Far and away, the most common disease involving a protein in the clotting cascade is Factor VIII deficiency, better known as Hemophilia A. An estimated 30,000 males in the U.S. are believed to have Factor VIII deficiency. Because the gene responsible for this disease is located on the X chromosome, the pattern of heredity most often observed is a female carrier giving birth to a son with hemophilia. (Males inherit a Y chromosome from their father and a single X chromosome from their mother). Rarely, females develop hemophilia. For this to occur, however, the girl's father would have to have hemophilia himself, and her mother would have to carry the defective gene. Hemophilia A is treated with injections of recombinant Factor VIII. (The term recombinant denotes any protein produced by genetically engineered bacteria.) In emergency situations, fresh frozen plasma or cryoprecipitate can be given as a substitute.
Factor IX deficiency, also known as Hemophilia B, is also an X linked disorder. It occurs about 10% as often as Hemophilia A, and affects an estimated 3,300 males in the U.S. Most cases of Factor IX deficiency come to medical attention when a patient with hemophilia fails to respond to injections of Factor VIII. Hemophilia B is treated with injections of recombinant Factor IX.
Some cases of Factor XI and XII deficiency have been reported; however these disorders are quite rare and tend to be milder than Hemophilia A or B. Another clotting disorder is Von Willebrand disease. This disorder is caused by mutations or deletions of the gene encoding a protein called VWF, or von Willebrand Factor. VWF plays two roles in the clotting cascade. First, it protects Factor VIII from degradation in the liver. In the absence of VWF, the plasma half-life of Factor VIII drops from 8 hours to around 2 hours, in essence creating a Factor VIII deficiency. Second, VWF is exposed during vascular injury when endothelial cells are sheared off blood vessel walls. It helps anchor platelets at the site of damage, speeding up clot formation. Hence, a deficiency of VWF results in an abnormally long bleeding time. In some cases, treatment with ddAVP (vasopressin) reduces bleeding episodes in patients with Von Willebrand disease; in other cases, Factor VIII injections may be helpful.

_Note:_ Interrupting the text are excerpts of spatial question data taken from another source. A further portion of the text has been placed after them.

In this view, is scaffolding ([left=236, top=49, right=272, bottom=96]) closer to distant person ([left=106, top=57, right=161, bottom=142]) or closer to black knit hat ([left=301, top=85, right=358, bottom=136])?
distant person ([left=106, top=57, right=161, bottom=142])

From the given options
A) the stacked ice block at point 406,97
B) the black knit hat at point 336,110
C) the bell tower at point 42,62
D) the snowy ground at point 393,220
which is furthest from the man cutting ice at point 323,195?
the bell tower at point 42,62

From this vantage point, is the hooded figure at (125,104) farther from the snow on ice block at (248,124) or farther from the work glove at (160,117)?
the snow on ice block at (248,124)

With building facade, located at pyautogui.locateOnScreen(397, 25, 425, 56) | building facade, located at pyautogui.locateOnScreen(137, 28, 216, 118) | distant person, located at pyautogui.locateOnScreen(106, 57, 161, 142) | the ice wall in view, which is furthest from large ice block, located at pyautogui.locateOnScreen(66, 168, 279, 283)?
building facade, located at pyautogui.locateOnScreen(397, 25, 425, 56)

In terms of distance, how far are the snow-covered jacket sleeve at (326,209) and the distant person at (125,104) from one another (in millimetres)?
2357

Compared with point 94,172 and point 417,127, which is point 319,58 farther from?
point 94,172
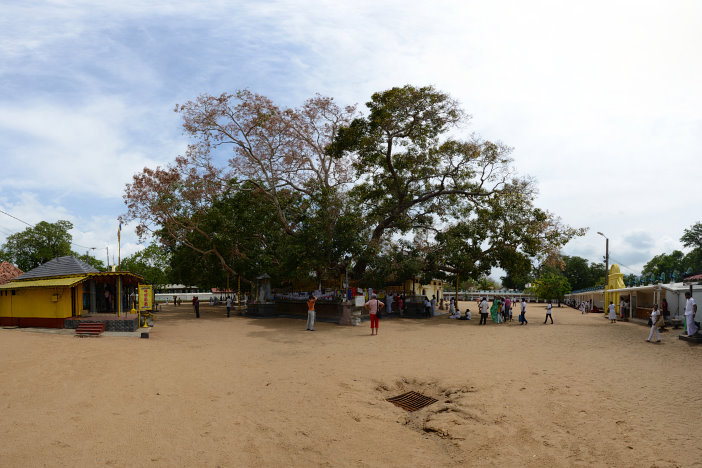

Several genetic disorders result in a hypercoagulable state; however, unlike the above mentioned diseases, most people with these disorders are heterozygotes whose symptoms exhibit great variability. The most well characterized of these disorders include deficiencies of Antithrombin III, Protein C, Protein S, and Factor V Leiden mutation. The treatment for these disorders is heparin injections in the acute setting. Long term treatment consists of anticoagulation with warfarin for patients with Protein C, S, or Factor V Leiden deficiency. People who are homozygous for Protein C deficiency require periodic transfusions of blood plasma rather than oral warfarin therapy.